Kafka and Async Service Testing¶
Testing asynchronous microservices communicating via Apache Kafka. Covers producing test messages, consuming and validating events, and handling eventual consistency.
Test Architecture for Kafka Services¶
Test -> API (POST /order) -> Producer -> Kafka Topic -> Consumer -> DB
|
Test -> DB Query (verify) <-----------------------------------------+
Tests must account for async delay between API call and consumer processing.
Kafka Producer in Tests¶
from kafka import KafkaProducer
import json
@pytest.fixture(scope="session")
def kafka_producer(config):
producer = KafkaProducer(
bootstrap_servers=config.kafka_brokers,
value_serializer=lambda v: json.dumps(v).encode("utf-8"),
key_serializer=lambda k: k.encode("utf-8") if k else None,
)
yield producer
producer.close()
def test_consumer_processes_order(kafka_producer, db):
order_data = {"order_id": "test-123", "amount": 99.99, "user_id": "u1"}
kafka_producer.send("orders", key="test-123", value=order_data)
kafka_producer.flush()
# Wait for consumer to process
wait_for_condition(
lambda: db.execute(text(
"SELECT * FROM orders WHERE order_id = :id"

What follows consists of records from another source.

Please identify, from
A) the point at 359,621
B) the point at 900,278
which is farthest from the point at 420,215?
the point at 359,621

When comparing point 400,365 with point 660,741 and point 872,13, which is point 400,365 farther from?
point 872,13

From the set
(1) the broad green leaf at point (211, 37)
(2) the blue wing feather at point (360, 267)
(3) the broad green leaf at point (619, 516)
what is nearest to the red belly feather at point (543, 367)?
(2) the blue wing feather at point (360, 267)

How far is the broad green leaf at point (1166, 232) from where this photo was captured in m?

), {"id": "test-123"}).fetchone() is not None,
timeout=10,
)
Kafka Consumer in Tests¶
from kafka import KafkaConsumer
@pytest.fixture
def kafka_consumer(config):
consumer = KafkaConsumer(
"order-events",
bootstrap_servers=config.kafka_brokers,
value_deserializer=lambda m: json.loads(m.decode("utf-8")),
auto_offset_reset="latest",
consumer_timeout_ms=10000,
group_id=f"test-{uuid4()}", # unique group per test run
)
yield consumer
consumer.close()
def test_order_produces_event(api_client, kafka_consumer):
resp = api_client.post("/api/orders", json={"item": "widget", "qty": 1})

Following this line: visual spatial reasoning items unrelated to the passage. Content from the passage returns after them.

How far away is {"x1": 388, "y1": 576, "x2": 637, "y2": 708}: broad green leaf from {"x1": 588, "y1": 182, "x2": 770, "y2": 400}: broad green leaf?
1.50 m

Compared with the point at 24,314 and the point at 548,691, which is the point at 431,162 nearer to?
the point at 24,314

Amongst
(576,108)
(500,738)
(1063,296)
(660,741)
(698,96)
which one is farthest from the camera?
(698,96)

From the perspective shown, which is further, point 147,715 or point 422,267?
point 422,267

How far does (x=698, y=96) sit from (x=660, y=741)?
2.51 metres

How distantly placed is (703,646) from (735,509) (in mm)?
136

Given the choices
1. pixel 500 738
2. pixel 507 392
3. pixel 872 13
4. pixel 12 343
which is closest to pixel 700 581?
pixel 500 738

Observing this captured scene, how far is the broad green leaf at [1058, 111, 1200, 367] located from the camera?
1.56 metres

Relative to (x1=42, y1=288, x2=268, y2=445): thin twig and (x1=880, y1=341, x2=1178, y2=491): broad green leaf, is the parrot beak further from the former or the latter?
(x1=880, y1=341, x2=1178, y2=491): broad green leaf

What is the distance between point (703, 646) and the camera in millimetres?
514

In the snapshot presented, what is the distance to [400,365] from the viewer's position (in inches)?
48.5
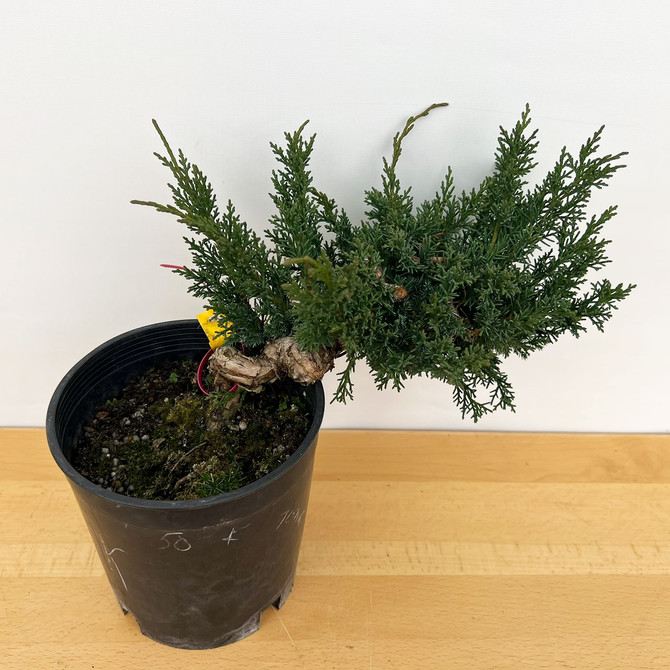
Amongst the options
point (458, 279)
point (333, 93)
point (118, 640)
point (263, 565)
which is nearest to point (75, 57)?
point (333, 93)

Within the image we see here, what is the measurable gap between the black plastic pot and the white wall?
0.74ft

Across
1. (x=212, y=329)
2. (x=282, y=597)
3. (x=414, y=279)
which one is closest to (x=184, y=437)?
(x=212, y=329)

assert resp.status_code == 201
order_id = resp.json()["id"]
messages = list(kafka_consumer)
order_events = [m.value for m in messages if m.value.get("order_id") == order_id]
assert len(order_events) >= 1
assert order_events[0]["event_type"] == "order_created"

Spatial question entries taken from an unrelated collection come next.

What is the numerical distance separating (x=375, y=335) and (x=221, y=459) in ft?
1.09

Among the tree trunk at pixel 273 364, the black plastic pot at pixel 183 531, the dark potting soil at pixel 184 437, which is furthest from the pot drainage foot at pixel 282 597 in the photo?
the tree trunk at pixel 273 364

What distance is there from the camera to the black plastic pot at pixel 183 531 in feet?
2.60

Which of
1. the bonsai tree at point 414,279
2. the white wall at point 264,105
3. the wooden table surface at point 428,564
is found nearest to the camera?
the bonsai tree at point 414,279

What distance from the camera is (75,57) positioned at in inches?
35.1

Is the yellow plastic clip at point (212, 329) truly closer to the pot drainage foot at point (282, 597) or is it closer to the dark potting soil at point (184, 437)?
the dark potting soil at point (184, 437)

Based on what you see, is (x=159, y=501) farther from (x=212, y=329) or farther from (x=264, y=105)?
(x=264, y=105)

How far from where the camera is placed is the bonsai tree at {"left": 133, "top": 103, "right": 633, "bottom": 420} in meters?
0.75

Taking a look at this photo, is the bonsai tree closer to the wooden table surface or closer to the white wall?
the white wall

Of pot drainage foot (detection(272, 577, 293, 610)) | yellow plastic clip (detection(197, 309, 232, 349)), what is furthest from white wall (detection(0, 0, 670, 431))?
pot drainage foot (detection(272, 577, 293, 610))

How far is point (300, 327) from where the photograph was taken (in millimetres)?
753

Wait-for-Condition Helper¶
import time
def wait_for_condition(condition_fn, timeout=10, interval=0.5, message=""):
"""Poll until condition returns truthy or timeout."""
deadline = time.time() + timeout
last_error = None
while time.time() < deadline:
try:
result = condition_fn()
if result:
return result
except Exception as e:
last_error = e
time.sleep(interval)
raise TimeoutError(
f"Condition not met within {timeout}s. {message}"
f"{f' Last error: {last_error}' if last_error else ''}"
)
Docker Compose with Kafka¶
# docker-compose.test.yml
services:
kafka:
image: confluentinc/cp-kafka:7.5.0
environment:
KAFKA_NODE_ID: 1
KAFKA_PROCESS_ROLES: broker,controller
KAFKA_LISTENERS: PLAINTEXT://0.0.0.0:9092,CONTROLLER://0.0.0.0:9093
KAFKA_ADVERTISED_LISTENERS: PLAINTEXT://kafka:9092
KAFKA_CONTROLLER_QUORUM_VOTERS: 1@kafka:9093
CLUSTER_ID: test-cluster-id
ports:
- "9092:9092"
healthcheck:
test: kafka-topics --bootstrap-server localhost:9092 --list
interval: 10s
timeout: 5s
retries: 5
Testing Exactly-Once Semantics¶
def test_duplicate_message_idempotent(kafka_producer, db):
order = {"order_id": "dup-test", "amount": 50.0}
# Send same message twice
kafka_producer.send("orders", key="dup-test", value=order)
kafka_producer.send("orders", key="dup-test", value=order)
kafka_producer.flush()
time.sleep(5) # wait for consumer
# Should have exactly one record
count = db.execute(
text("SELECT count(*) FROM orders WHERE order_id = :id"),
{"id": "dup-test"}
).scalar()
assert count == 1
Error Topic Validation¶
def test_invalid_message_goes_to_dlq(kafka_producer, dlq_consumer):
"""Dead Letter Queue: invalid messages should be routed there."""
invalid = {"order_id": None, "amount": "not-a-number"}
kafka_producer.send("orders", value=invalid)
kafka_producer.flush()
messages = list(dlq_consumer)
assert any(m.value.get("amount") == "not-a-number" for m in messages)
Gotchas¶
-
Issue: Test consumer misses messages because it subscribes after producer sends. Fix: Subscribe consumer BEFORE producing. Use
auto_offset_reset="earliest"with a unique consumer group per test. -
Issue: Tests flaky due to Kafka consumer timeout - message arrives after
consumer_timeout_ms. Fix: Increase timeout for CI (30s+). Use explicit polling loop withwait_for_conditioninstead of relying onconsumer_timeout_ms. -
Issue: Kafka container takes 20-30s to become healthy, failing fast tests. Fix: Use session-scoped fixture with healthcheck wait. Or use
testcontainers-kafkawhich handles startup waits.